▶ **Passage shown**
------------------------------------------------------------

Take a look at this . It looks like both feet were down to Me . 
http://www.youtube.com/watch?v=gYDVUu1VjrY&eurl=http://newsbusters.org/


----------



## thcri RIP

It was called a Touchdown and after review the play stood.  No argument from me.  Cardinals just didn't quite do the job that is all.  They were behind most of the game.


murph


----------



## The Tourist

nixon said:


> It looks like both feet were down to Me


 
The last snippet is the best view.  It appears that the right toe did, in fact, touch.

But all of the other views do not show the right toe.  And as he falls, it appears his right foot rides along on the top of his left.

I should add that I have no emotional capital or money on the game.  I also have a huge HDTV and hi-def from my cable company, and in "real time" you could not make the call with any certainty.

In fact, most camera angles "cut off" his toes, even in slo-mo.

I've seen almost every Super Bowl.  This one was the most exciting.  Many times it's a blow-out by half time.


----------



## Big Dog

The proof is in the shoelaces, when the toes (both feet) contact the ground the laces flare. TOUCHDOWN!


----------



## Doc

but, even if his toes did not touch ....(and I think they did) he was hit by a defender before he hit the ground.  It could be called that he was pushed out of bounds before his feet had the chance to touch.  Either way it's 7 points for the steelers.  
Congrats to all you Steeler fans.  It was a good game.

------------------------------------------------------------

▶ **Work instruction 1**
In the forum thread about the disputed Super Bowl touchdown, what does Big Dog say is the proof that it was a touchdown?
▶ **Work instruction 2**
Extend the forum thread about the disputed Super Bowl touchdown by writing what comes after its final sentence.
The lines after this thread have nothing to do with it.

▶ **Listed records**
------------------------------------------------------------

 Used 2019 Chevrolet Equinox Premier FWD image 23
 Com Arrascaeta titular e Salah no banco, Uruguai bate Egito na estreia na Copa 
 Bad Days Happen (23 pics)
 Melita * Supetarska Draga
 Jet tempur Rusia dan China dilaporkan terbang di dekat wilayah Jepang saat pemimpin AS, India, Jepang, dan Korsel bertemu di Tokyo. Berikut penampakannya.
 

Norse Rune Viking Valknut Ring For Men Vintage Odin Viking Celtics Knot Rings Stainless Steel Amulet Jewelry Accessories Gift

------------------------------------------------------------

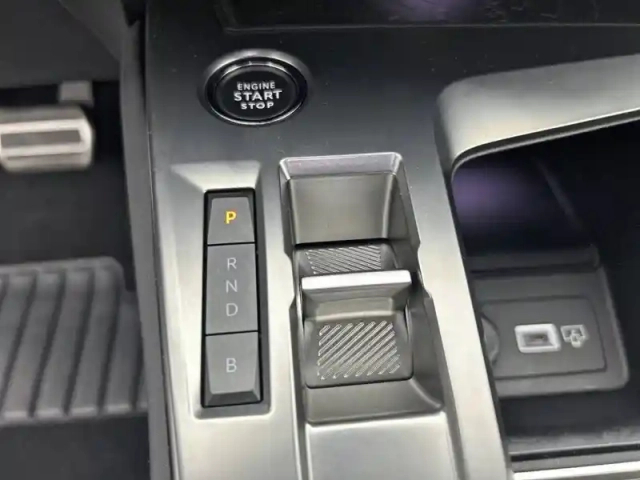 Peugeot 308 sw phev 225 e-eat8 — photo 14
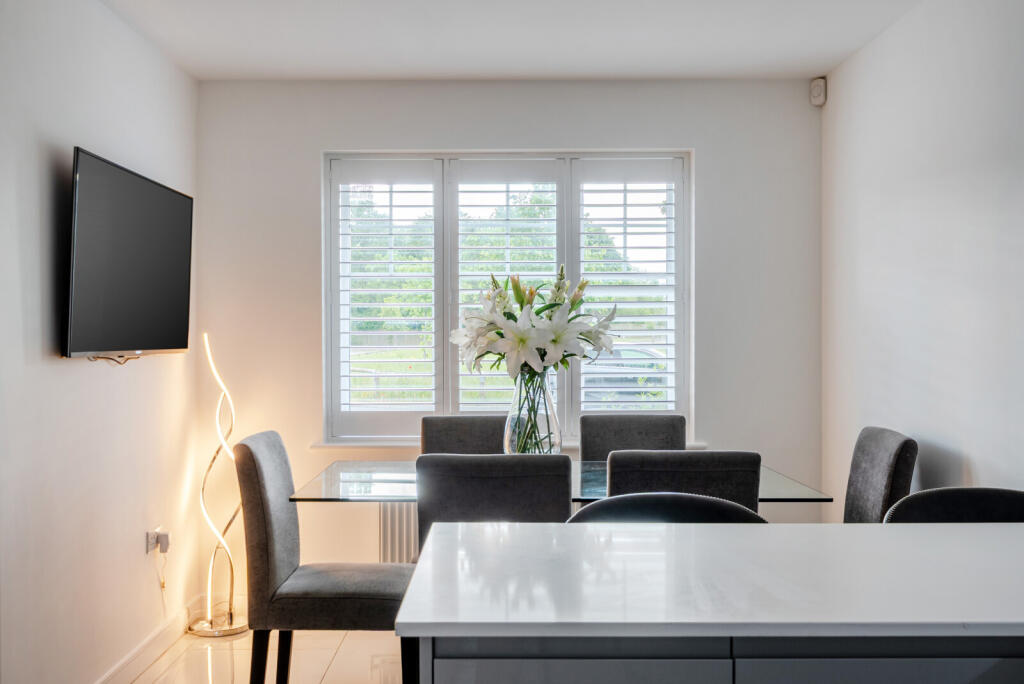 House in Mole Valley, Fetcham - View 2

------------------------------------------------------------

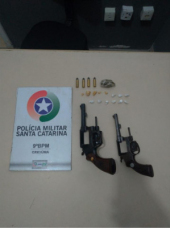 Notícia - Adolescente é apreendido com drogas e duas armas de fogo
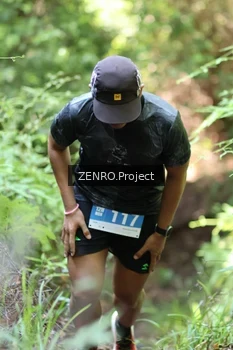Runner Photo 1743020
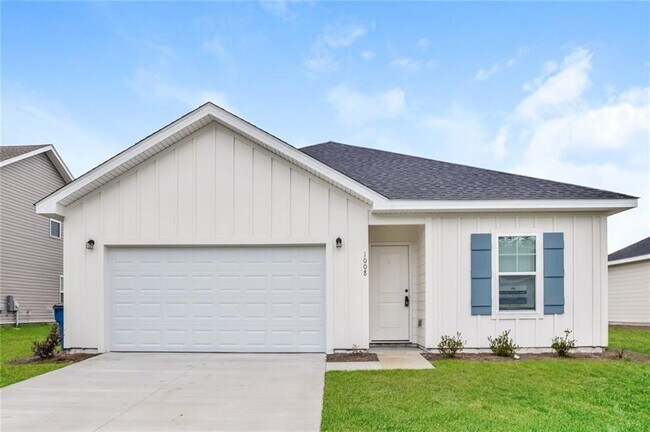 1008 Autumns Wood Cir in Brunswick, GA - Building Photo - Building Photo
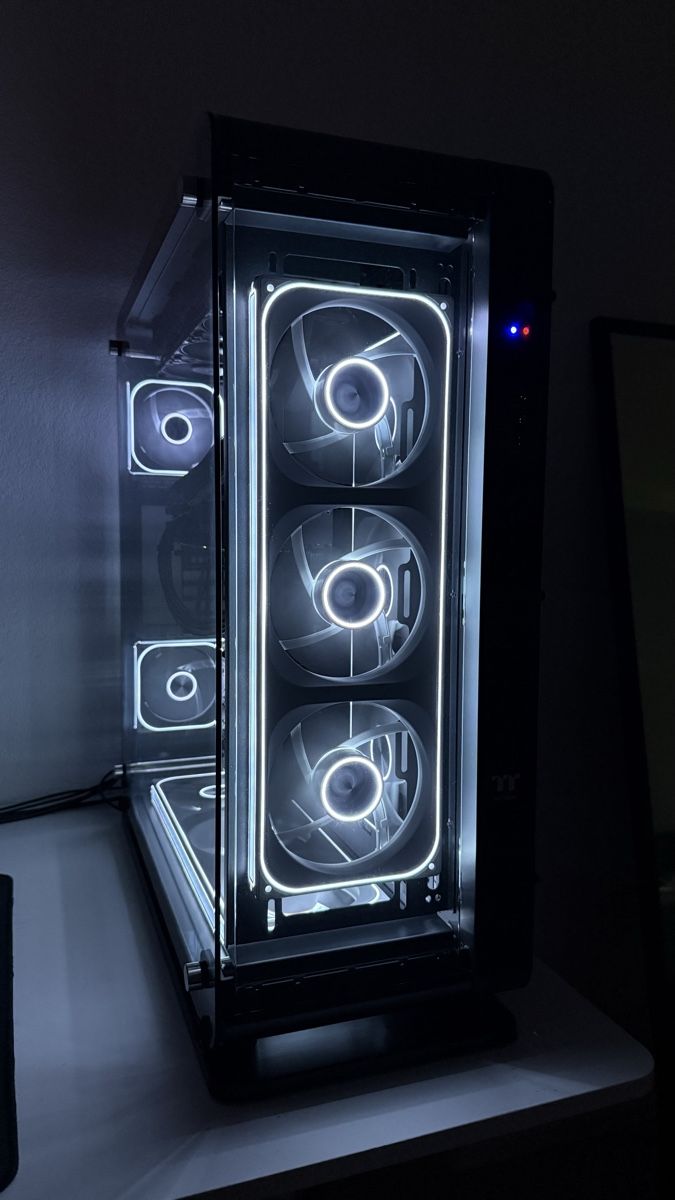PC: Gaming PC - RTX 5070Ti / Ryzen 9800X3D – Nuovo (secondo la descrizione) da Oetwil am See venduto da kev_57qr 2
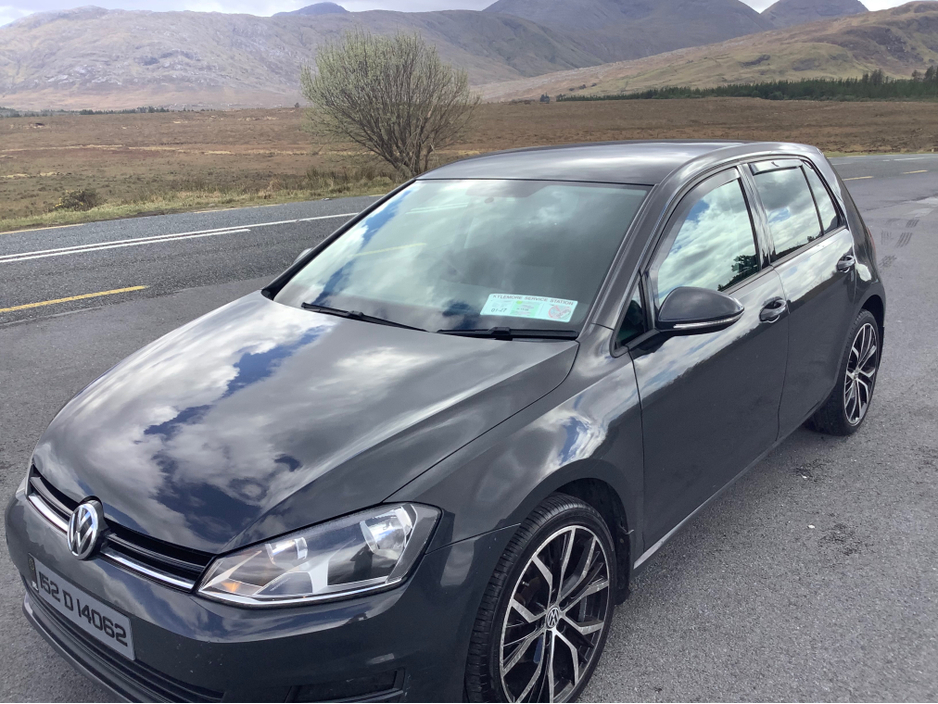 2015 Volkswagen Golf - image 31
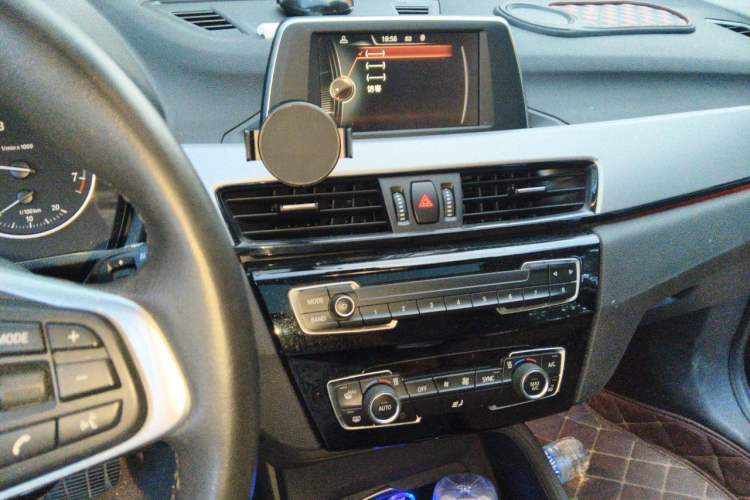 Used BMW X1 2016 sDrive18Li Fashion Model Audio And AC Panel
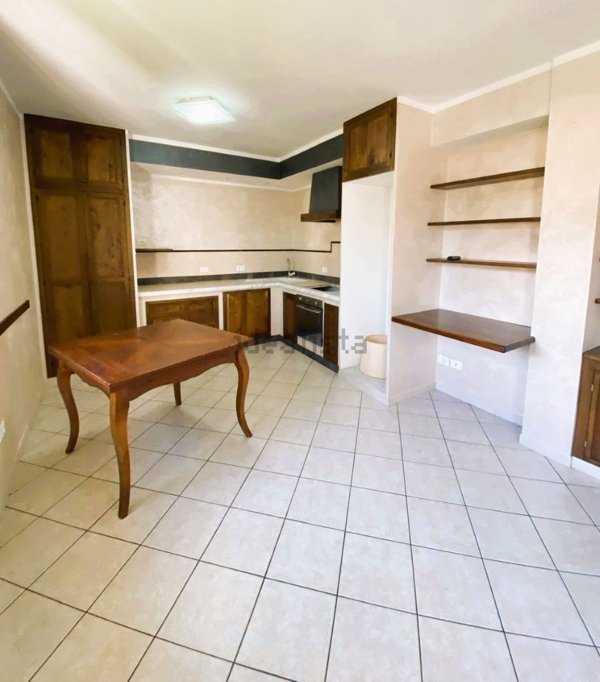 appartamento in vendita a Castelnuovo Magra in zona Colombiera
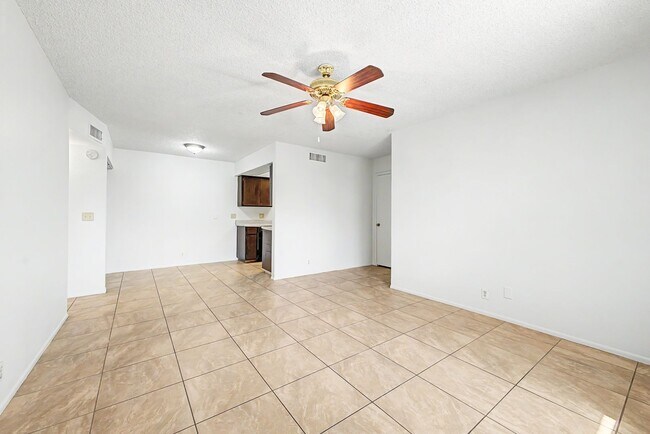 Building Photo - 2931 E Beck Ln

------------------------------------------------------------

▶ **Output 1**
The shoelaces flare when the toes of both feet contact the ground.

▶ **Output 2**
----------



## The Tourist

Doc said:


> It was a good game.


 
That's what's important.  However, the debates are fun.  There are still people debating the "immaculate reception" because you cannot see if the nose of the ball hit the ground as it was caught.

Hey, if you want 100% agreement, go no farther than seeing Joe Namath.  I mean, he partied his life away, but yikes he looked bad--and fraglie.


----------



## pirate_girl

Franco Harris..



THE Play...
[ame="http://www.youtube.com/watch?v=07zsdF0ysP0"]YouTube - Immaculate reception[/ame]


----------



## rback33

Doc said:


> but, even if his toes did not touch ....(and I think they did) he was hit by a defender before he hit the ground.  It could be called that he was pushed out of bounds before his feet had the chance to touch.  Either way it's 7 points for the steelers.
> Congrats to all you Steeler fans.  It was a good game.



Actually Doc, that is not true. They changed the rule this year. There is no longer a force out. You are either in or out.


Yeah Steeler Nation!


----------



## daedong

Yep, the bloody Aussie was just not good enough to get the Cardinals over the line!


----------



## thcri RIP

daedong said:


> Yep, the bloody Aussie was just not good enough to get the Cardinals over the line!




Vin, who was the Bloody Aussie?


----------



## The Tourist

thcri said:


> Vin, who was the Bloody Aussie?


 
I was asking myself the same thing.

Aren't all football players black or Polish?


----------



## pirate_girl

http://www.google.com/hostednews/afp/article/ALeqM5iabxKprBUGjI8SngEaheYZoHAdlg


----------



## The Tourist

He's a punter.  He doesn't actually play football.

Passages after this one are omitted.